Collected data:
----------------------------------------

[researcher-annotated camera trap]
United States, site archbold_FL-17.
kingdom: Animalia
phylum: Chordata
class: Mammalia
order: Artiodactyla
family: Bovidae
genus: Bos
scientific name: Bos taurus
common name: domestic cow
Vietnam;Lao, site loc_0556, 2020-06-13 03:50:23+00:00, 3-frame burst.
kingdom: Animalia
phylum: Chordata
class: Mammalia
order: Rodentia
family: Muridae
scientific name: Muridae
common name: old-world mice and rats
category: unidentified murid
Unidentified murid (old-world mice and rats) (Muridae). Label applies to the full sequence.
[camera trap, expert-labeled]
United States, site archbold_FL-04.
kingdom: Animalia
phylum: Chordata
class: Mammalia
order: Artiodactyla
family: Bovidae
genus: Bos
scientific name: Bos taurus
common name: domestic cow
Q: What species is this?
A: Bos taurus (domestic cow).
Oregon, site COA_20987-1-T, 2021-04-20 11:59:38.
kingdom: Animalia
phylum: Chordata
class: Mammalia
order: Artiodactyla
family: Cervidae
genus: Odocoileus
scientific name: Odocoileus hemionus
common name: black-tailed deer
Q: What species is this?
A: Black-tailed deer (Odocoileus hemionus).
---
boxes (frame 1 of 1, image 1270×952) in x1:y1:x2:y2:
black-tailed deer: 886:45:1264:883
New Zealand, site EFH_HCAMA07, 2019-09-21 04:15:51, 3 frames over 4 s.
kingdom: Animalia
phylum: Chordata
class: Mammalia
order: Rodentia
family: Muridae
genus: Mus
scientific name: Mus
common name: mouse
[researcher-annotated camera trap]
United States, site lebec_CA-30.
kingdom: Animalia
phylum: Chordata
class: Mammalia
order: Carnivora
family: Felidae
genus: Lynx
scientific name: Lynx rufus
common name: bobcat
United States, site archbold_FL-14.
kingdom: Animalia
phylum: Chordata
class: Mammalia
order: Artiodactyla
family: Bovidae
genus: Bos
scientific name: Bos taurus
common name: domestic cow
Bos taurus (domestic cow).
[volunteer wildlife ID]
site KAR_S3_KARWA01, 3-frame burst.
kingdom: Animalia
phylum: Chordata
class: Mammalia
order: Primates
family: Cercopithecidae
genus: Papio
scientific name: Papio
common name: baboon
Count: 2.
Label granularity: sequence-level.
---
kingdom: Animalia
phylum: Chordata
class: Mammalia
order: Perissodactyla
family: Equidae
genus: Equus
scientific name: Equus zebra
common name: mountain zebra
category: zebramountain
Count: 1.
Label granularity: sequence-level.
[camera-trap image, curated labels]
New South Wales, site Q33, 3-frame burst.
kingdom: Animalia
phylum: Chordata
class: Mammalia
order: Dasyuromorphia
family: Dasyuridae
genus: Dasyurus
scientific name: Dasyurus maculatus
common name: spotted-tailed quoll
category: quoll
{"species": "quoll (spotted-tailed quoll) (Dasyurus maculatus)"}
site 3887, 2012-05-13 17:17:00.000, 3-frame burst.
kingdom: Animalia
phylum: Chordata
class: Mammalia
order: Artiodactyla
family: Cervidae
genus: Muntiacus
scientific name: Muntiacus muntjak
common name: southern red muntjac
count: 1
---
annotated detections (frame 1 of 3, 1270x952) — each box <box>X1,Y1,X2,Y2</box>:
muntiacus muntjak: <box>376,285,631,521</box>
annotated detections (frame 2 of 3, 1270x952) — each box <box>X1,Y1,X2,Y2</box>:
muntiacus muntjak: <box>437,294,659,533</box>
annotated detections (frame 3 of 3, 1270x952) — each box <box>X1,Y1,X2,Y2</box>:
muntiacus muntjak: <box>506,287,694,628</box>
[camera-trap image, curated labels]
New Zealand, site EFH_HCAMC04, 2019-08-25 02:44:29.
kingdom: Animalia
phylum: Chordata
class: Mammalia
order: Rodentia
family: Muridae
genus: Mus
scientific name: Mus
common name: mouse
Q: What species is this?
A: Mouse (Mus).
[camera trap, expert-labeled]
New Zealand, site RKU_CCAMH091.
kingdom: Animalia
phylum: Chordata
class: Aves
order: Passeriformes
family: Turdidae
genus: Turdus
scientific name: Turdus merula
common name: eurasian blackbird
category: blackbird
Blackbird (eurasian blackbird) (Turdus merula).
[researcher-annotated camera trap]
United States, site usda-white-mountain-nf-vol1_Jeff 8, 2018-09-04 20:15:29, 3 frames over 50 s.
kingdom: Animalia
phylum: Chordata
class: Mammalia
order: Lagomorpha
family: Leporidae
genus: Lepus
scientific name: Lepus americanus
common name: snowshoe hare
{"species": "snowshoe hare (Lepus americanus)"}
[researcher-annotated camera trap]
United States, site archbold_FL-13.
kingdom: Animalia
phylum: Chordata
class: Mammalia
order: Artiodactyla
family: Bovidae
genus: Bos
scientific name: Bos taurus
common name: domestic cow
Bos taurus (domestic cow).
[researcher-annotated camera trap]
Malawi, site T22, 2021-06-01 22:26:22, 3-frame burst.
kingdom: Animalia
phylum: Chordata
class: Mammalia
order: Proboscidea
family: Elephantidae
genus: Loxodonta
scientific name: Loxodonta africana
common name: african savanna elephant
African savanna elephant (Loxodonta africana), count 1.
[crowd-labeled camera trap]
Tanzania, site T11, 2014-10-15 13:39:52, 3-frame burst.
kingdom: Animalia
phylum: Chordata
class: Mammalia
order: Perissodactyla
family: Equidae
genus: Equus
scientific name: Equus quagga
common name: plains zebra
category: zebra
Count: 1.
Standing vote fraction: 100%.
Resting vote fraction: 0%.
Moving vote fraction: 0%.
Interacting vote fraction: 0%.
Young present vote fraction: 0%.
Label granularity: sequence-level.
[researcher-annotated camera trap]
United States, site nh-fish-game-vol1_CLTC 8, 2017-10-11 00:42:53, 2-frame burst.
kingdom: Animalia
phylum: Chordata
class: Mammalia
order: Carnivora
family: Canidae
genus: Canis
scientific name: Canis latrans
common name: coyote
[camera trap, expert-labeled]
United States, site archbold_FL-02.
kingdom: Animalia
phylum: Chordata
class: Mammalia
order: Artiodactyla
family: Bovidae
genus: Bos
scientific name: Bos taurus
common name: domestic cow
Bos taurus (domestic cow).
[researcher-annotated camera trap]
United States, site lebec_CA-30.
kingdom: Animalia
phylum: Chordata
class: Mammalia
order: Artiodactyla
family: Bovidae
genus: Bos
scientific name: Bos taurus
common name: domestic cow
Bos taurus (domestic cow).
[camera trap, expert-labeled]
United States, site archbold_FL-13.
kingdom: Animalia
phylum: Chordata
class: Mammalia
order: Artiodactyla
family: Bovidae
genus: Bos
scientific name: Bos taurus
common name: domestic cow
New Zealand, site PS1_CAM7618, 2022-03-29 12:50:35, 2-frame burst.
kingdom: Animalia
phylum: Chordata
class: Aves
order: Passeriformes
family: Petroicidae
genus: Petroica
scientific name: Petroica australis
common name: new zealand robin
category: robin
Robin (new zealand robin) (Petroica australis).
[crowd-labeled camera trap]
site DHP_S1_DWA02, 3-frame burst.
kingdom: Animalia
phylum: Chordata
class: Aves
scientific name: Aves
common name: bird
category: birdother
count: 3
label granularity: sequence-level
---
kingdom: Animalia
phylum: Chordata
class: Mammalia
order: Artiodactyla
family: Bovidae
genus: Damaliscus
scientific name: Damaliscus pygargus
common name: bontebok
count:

----------------------------------------

What you need to do: Set down the entries verbatim, leaving none out.

Solution for this exercise:
[researcher-annotated camera trap]
United States, site archbold_FL-17.
kingdom: Animalia
phylum: Chordata
class: Mammalia
order: Artiodactyla
family: Bovidae
genus: Bos
scientific name: Bos taurus
common name: domestic cow
Vietnam;Lao, site loc_0556, 2020-06-13 03:50:23+00:00, 3-frame burst.
kingdom: Animalia
phylum: Chordata
class: Mammalia
order: Rodentia
family: Muridae
scientific name: Muridae
common name: old-world mice and rats
category: unidentified murid
Unidentified murid (old-world mice and rats) (Muridae). Label applies to the full sequence.
[camera trap, expert-labeled]
United States, site archbold_FL-04.
kingdom: Animalia
phylum: Chordata
class: Mammalia
order: Artiodactyla
family: Bovidae
genus: Bos
scientific name: Bos taurus
common name: domestic cow
Q: What species is this?
A: Bos taurus (domestic cow).
Oregon, site COA_20987-1-T, 2021-04-20 11:59:38.
kingdom: Animalia
phylum: Chordata
class: Mammalia
order: Artiodactyla
family: Cervidae
genus: Odocoileus
scientific name: Odocoileus hemionus
common name: black-tailed deer
Q: What species is this?
A: Black-tailed deer (Odocoileus hemionus).
---
boxes (frame 1 of 1, image 1270×952) in x1:y1:x2:y2:
black-tailed deer: 886:45:1264:883
New Zealand, site EFH_HCAMA07, 2019-09-21 04:15:51, 3 frames over 4 s.
kingdom: Animalia
phylum: Chordata
class: Mammalia
order: Rodentia
family: Muridae
genus: Mus
scientific name: Mus
common name: mouse
[researcher-annotated camera trap]
United States, site lebec_CA-30.
kingdom: Animalia
phylum: Chordata
class: Mammalia
order: Carnivora
family: Felidae
genus: Lynx
scientific name: Lynx rufus
common name: bobcat
United States, site archbold_FL-14.
kingdom: Animalia
phylum: Chordata
class: Mammalia
order: Artiodactyla
family: Bovidae
genus: Bos
scientific name: Bos taurus
common name: domestic cow
Bos taurus (domestic cow).
[volunteer wildlife ID]
site KAR_S3_KARWA01, 3-frame burst.
kingdom: Animalia
phylum: Chordata
class: Mammalia
order: Primates
family: Cercopithecidae
genus: Papio
scientific name: Papio
common name: baboon
Count: 2.
Label granularity: sequence-level.
---
kingdom: Animalia
phylum: Chordata
class: Mammalia
order: Perissodactyla
family: Equidae
genus: Equus
scientific name: Equus zebra
common name: mountain zebra
category: zebramountain
Count: 1.
Label granularity: sequence-level.
[camera-trap image, curated labels]
New South Wales, site Q33, 3-frame burst.
kingdom: Animalia
phylum: Chordata
class: Mammalia
order: Dasyuromorphia
family: Dasyuridae
genus: Dasyurus
scientific name: Dasyurus maculatus
common name: spotted-tailed quoll
category: quoll
{"species": "quoll (spotted-tailed quoll) (Dasyurus maculatus)"}
site 3887, 2012-05-13 17:17:00.000, 3-frame burst.
kingdom: Animalia
phylum: Chordata
class: Mammalia
order: Artiodactyla
family: Cervidae
genus: Muntiacus
scientific name: Muntiacus muntjak
common name: southern red muntjac
count: 1
---
annotated detections (frame 1 of 3, 1270x952) — each box <box>X1,Y1,X2,Y2</box>:
muntiacus muntjak: <box>376,285,631,521</box>
annotated detections (frame 2 of 3, 1270x952) — each box <box>X1,Y1,X2,Y2</box>:
muntiacus muntjak: <box>437,294,659,533</box>
annotated detections (frame 3 of 3, 1270x952) — each box <box>X1,Y1,X2,Y2</box>:
muntiacus muntjak: <box>506,287,694,628</box>
[camera-trap image, curated labels]
New Zealand, site EFH_HCAMC04, 2019-08-25 02:44:29.
kingdom: Animalia
phylum: Chordata
class: Mammalia
order: Rodentia
family: Muridae
genus: Mus
scientific name: Mus
common name: mouse
Q: What species is this?
A: Mouse (Mus).
[camera trap, expert-labeled]
New Zealand, site RKU_CCAMH091.
kingdom: Animalia
phylum: Chordata
class: Aves
order: Passeriformes
family: Turdidae
genus: Turdus
scientific name: Turdus merula
common name: eurasian blackbird
category: blackbird
Blackbird (eurasian blackbird) (Turdus merula).
[researcher-annotated camera trap]
United States, site usda-white-mountain-nf-vol1_Jeff 8, 2018-09-04 20:15:29, 3 frames over 50 s.
kingdom: Animalia
phylum: Chordata
class: Mammalia
order: Lagomorpha
family: Leporidae
genus: Lepus
scientific name: Lepus americanus
common name: snowshoe hare
{"species": "snowshoe hare (Lepus americanus)"}
[researcher-annotated camera trap]
United States, site archbold_FL-13.
kingdom: Animalia
phylum: Chordata
class: Mammalia
order: Artiodactyla
family: Bovidae
genus: Bos
scientific name: Bos taurus
common name: domestic cow
Bos taurus (domestic cow).
[researcher-annotated camera trap]
Malawi, site T22, 2021-06-01 22:26:22, 3-frame burst.
kingdom: Animalia
phylum: Chordata
class: Mammalia
order: Proboscidea
family: Elephantidae
genus: Loxodonta
scientific name: Loxodonta africana
common name: african savanna elephant
African savanna elephant (Loxodonta africana), count 1.
[crowd-labeled camera trap]
Tanzania, site T11, 2014-10-15 13:39:52, 3-frame burst.
kingdom: Animalia
phylum: Chordata
class: Mammalia
order: Perissodactyla
family: Equidae
genus: Equus
scientific name: Equus quagga
common name: plains zebra
category: zebra
Count: 1.
Standing vote fraction: 100%.
Resting vote fraction: 0%.
Moving vote fraction: 0%.
Interacting vote fraction: 0%.
Young present vote fraction: 0%.
Label granularity: sequence-level.
[researcher-annotated camera trap]
United States, site nh-fish-game-vol1_CLTC 8, 2017-10-11 00:42:53, 2-frame burst.
kingdom: Animalia
phylum: Chordata
class: Mammalia
order: Carnivora
family: Canidae
genus: Canis
scientific name: Canis latrans
common name: coyote
[camera trap, expert-labeled]
United States, site archbold_FL-02.
kingdom: Animalia
phylum: Chordata
class: Mammalia
order: Artiodactyla
family: Bovidae
genus: Bos
scientific name: Bos taurus
common name: domestic cow
Bos taurus (domestic cow).
[researcher-annotated camera trap]
United States, site lebec_CA-30.
kingdom: Animalia
phylum: Chordata
class: Mammalia
order: Artiodactyla
family: Bovidae
genus: Bos
scientific name: Bos taurus
common name: domestic cow
Bos taurus (domestic cow).
[camera trap, expert-labeled]
United States, site archbold_FL-13.
kingdom: Animalia
phylum: Chordata
class: Mammalia
order: Artiodactyla
family: Bovidae
genus: Bos
scientific name: Bos taurus
common name: domestic cow
New Zealand, site PS1_CAM7618, 2022-03-29 12:50:35, 2-frame burst.
kingdom: Animalia
phylum: Chordata
class: Aves
order: Passeriformes
family: Petroicidae
genus: Petroica
scientific name: Petroica australis
common name: new zealand robin
category: robin
Robin (new zealand robin) (Petroica australis).
[crowd-labeled camera trap]
site DHP_S1_DWA02, 3-frame burst.
kingdom: Animalia
phylum: Chordata
class: Aves
scientific name: Aves
common name: bird
category: birdother
count: 3
label granularity: sequence-level
---
kingdom: Animalia
phylum: Chordata
class: Mammalia
order: Artiodactyla
family: Bovidae
genus: Damaliscus
scientific name: Damaliscus pygargus
common name: bontebok
count:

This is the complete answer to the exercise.